NeuroExperience

User Experience Design starts here…

Posted by: Markus on: 4 February 2009

I listened to a superb podcast with Jesse James Garrett from Adaptive Path (http://www.brazenart.com/podcast_media/TwT_005.mp3) and it got me thinking about the starting point for any piece of design. In particular, it gave me an explanation as to why I always think it’s critical to start with the human story before starting any design.

Jesse Garrett explains “The basic principles of how a user interacts with a particular product doesn’t really change, we’re talking about people.” That understanding of human behaviour and how they behave when interacting with a given product, fundamentally doesn’t change quickly. In fact getting it right will outlast whimsicle design fads like Web 2.0 interfaces or this seasons colours.

At this point, I think it’s important to consider a major distinction between your goal as a designer, are you trying to change a classic design or are you making circumstantial design edits to move in line with what’s influencing the consumers seasonal desires?

CLASSIC DESIGN
For classic design improvements, you are looking at
well established core human behaviours to understand what people really do with a classic design – “the dirty reality” as an old colleague once put it.

If your products, services and brand are an expression of your relationship with your customers, the dirty reality will show you the gaps in that relationship, so you can give customers the products, services and brand that really helps them and in turn, you may get them to love you more for it.

When you grasp the dirty reality, you can chose to look at the materials and technology you have with a view to improving the experience with new technology, ideas and materials.

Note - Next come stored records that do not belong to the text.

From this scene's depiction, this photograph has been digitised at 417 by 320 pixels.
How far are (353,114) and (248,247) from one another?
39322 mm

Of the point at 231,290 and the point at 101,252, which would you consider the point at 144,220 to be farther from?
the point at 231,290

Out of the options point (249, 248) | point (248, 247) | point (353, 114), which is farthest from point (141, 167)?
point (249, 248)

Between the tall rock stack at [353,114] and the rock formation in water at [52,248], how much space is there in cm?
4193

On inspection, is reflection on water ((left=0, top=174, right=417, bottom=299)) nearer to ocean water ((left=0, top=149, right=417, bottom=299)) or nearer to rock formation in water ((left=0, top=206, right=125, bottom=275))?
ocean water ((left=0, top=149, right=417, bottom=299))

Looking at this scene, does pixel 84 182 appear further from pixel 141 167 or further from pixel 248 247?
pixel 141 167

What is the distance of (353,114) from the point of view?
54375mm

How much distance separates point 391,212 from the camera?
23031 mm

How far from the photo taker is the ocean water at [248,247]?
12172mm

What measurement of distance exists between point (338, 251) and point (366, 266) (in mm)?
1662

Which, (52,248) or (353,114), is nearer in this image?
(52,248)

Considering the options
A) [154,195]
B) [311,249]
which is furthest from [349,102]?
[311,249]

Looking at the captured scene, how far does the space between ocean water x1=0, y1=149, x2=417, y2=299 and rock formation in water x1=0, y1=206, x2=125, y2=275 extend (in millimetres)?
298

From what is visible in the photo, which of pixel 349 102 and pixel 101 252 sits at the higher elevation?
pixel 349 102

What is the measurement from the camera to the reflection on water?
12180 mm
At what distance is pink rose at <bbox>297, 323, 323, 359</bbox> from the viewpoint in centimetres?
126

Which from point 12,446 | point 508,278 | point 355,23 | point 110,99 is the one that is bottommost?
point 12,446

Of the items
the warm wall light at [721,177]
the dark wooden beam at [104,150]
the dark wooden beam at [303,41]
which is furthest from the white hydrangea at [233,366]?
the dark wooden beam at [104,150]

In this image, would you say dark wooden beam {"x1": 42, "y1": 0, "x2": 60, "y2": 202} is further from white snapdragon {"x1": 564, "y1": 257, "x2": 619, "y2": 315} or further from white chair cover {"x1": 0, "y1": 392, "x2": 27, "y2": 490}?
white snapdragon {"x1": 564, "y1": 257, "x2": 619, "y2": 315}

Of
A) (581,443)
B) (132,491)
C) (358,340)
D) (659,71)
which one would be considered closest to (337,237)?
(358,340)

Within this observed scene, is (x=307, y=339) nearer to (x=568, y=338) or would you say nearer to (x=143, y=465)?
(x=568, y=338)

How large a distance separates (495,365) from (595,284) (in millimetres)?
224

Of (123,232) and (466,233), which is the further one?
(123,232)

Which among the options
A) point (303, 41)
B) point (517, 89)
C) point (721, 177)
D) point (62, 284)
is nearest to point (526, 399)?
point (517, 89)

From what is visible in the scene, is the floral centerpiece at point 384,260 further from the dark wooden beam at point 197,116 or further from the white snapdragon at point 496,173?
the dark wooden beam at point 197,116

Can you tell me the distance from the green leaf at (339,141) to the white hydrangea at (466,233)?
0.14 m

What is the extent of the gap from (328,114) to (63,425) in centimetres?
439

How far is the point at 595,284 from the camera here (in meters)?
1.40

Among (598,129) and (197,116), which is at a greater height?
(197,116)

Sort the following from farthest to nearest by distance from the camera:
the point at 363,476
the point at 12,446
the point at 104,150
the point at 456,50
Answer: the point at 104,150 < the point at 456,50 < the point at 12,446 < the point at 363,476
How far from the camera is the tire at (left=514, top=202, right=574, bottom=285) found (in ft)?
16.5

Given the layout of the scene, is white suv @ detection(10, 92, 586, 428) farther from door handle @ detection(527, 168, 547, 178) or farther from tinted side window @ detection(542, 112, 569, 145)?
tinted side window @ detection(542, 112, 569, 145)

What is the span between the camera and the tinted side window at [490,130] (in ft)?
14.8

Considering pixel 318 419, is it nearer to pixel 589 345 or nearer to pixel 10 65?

Often the companies that make classic designs don’t appreciate that innovation happens through unknown (to them at least) agents of change such as aluminium over wood, HTML over paper, engines over horses. These agents of change are often embraced by people not in the industry able to take a fresh look at a classic design and seeing how it can improved.

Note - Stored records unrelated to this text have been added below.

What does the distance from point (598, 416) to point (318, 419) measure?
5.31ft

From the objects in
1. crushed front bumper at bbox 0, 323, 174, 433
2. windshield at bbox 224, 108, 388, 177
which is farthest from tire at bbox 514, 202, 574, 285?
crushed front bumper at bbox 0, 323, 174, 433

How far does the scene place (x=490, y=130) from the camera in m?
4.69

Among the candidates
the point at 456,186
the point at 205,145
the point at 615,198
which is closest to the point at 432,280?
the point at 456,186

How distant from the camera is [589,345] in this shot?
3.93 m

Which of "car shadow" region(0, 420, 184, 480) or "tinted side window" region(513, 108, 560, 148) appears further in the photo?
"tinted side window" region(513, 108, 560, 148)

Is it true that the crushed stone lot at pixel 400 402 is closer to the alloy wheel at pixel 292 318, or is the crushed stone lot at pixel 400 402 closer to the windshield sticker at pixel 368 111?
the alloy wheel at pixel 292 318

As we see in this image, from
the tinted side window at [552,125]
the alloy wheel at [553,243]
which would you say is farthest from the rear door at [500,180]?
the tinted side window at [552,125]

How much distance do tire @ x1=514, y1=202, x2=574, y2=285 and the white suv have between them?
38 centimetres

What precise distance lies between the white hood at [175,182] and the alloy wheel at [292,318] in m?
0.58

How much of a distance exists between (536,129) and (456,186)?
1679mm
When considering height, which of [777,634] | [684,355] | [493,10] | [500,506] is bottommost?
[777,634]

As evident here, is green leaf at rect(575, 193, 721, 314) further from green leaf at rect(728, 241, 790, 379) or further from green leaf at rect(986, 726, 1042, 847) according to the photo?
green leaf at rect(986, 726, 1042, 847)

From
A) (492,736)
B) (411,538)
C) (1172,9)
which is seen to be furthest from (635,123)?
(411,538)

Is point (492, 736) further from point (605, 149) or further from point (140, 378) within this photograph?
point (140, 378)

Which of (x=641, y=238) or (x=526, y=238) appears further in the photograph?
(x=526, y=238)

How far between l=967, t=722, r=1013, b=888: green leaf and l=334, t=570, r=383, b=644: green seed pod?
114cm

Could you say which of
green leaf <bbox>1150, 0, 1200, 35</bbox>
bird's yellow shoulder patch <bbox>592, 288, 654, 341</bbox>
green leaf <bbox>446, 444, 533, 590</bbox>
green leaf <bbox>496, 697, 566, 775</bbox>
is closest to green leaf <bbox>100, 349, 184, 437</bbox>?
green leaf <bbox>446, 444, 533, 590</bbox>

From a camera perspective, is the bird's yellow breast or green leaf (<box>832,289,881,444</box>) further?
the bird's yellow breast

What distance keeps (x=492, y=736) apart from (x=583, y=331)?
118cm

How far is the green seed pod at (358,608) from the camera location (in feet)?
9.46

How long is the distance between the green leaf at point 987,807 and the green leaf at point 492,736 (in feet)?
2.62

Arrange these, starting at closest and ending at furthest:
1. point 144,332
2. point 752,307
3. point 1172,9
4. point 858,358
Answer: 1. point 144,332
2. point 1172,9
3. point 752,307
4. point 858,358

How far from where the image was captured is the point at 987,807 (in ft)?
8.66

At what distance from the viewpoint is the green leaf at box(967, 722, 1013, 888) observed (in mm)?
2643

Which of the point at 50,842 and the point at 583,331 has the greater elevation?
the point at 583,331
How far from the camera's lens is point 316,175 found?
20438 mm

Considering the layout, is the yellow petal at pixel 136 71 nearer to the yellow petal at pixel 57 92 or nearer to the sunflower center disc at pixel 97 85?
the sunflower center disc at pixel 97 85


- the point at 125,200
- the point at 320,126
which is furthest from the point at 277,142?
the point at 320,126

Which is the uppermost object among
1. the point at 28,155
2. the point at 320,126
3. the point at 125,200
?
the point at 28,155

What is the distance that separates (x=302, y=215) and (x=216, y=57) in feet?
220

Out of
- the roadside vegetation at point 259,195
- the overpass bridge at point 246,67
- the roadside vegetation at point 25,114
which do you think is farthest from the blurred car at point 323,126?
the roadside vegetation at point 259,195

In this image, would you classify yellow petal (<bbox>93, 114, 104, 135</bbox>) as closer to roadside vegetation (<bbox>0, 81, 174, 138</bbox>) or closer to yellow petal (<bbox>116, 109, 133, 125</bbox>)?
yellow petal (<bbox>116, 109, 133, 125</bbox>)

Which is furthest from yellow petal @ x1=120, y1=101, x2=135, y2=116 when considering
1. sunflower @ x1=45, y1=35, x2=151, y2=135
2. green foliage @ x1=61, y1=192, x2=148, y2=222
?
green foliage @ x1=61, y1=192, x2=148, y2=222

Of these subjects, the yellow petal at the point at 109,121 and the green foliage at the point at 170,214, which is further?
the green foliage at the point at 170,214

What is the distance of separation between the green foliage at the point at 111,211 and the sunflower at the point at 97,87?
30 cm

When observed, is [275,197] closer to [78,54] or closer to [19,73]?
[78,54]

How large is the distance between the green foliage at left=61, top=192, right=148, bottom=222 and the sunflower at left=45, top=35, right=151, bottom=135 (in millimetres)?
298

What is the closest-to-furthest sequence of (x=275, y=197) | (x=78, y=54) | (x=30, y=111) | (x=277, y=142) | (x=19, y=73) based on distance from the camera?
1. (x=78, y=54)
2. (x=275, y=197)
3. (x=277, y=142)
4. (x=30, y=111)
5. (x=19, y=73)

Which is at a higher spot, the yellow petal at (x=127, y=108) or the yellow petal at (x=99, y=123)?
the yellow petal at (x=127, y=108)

However, a classic design is often something that can be improved incrementally where a brand that has a strong market prescence, and is willing to embrace the dirty reality of its’ existing relationship with its’ customers. Simply changing a training programme or the usability of a website can be a quick win for the customer and provides useful PR / social media content.

CIRCUMSTANTIAL DESIGN
So, if our goal is not to change the classic design of an experience, what else is there? Well, let’s consider
this piece by Shannon Pogue:

“Watch your thoughts: thoughts become actions. Actions become habits. Habits become character. Character becomes destiny.”

The question that circumstantial design seeks to solve is what’s influencing people’s short-term thoughts, before they manifest into habitual “core” behaviour.

It’s worth noting that thoughts can be remarkably unreliable! In fact, marketers have a word for that sinking feeling you have, when you realise the thing you just bought isn’t as good as you thought it would be: “post purchase dissonance”.

So when we deal with circumstantial design, we accept that we don’t seek to make things better by influencing core behaviour, we’re just trying to sell more without really influencing the quality of what’s being sold. In which case insights based on trends that influence people’s short term thoughts (fashion, a desire to be sociable) will influence the design of digital solutions in these circumstantial ways:

  • Delivery (packaging, new technology platforms, delivery methods)
  • Aesthetic (colour, texture, imagery, font)
  • Content (language, tone and maybe taxonomy)
  • Social Platform (including Twitter, blogging, referring features)
  • Payment/Basket (location and maybe process)

SOME KIND OF CONCLUSION
In the end, I think a user experience designer has to understand the psychology of the person they are trying to develop a relationship with through the
product, service or brand they are designing for.

Circumstantial design requires less Information Architecture and UE because the changes are not founded in understanding human behaviour, they’re about understanding what’s influencing customers’ thoughts, simply accentuating aspects of the design to suit the seasonal tastes of the customer.

However, you simply won’t find the evidence you need to compel a brand into really believing the dirty reality of the customer experience in circumstantial designs, you’ll just be telling the brand owners what they want to hear – e.g. how their digital solution looks like on an iPhone, how to offer social media, how touch screen affects your brand in the future.  None of which improves the classic design’s ability to perform better around the behaviours of people, it will simply extend what may be a poor design in new directions, still leaving the brand open to competitors.

So, here’s where a User Experience Designer should start:

  1. Is the classic design good enough to meet the core behaviours of cusomers?
  2. What circumstantial design changes will enhance, not change, a good classic design?

If you begin with the human story, you’ll improve both classic and circumstantal design.  It’s simply a question of how far you want to go in uncovering behaviours that could revolutionise your client’s brand.  It’s much easier to know what’s going on circumstantially, so most half competent brands will be doing it, but you have to look at the dirty reality of customer core behaviour and agents of change to take a classic design and change the game.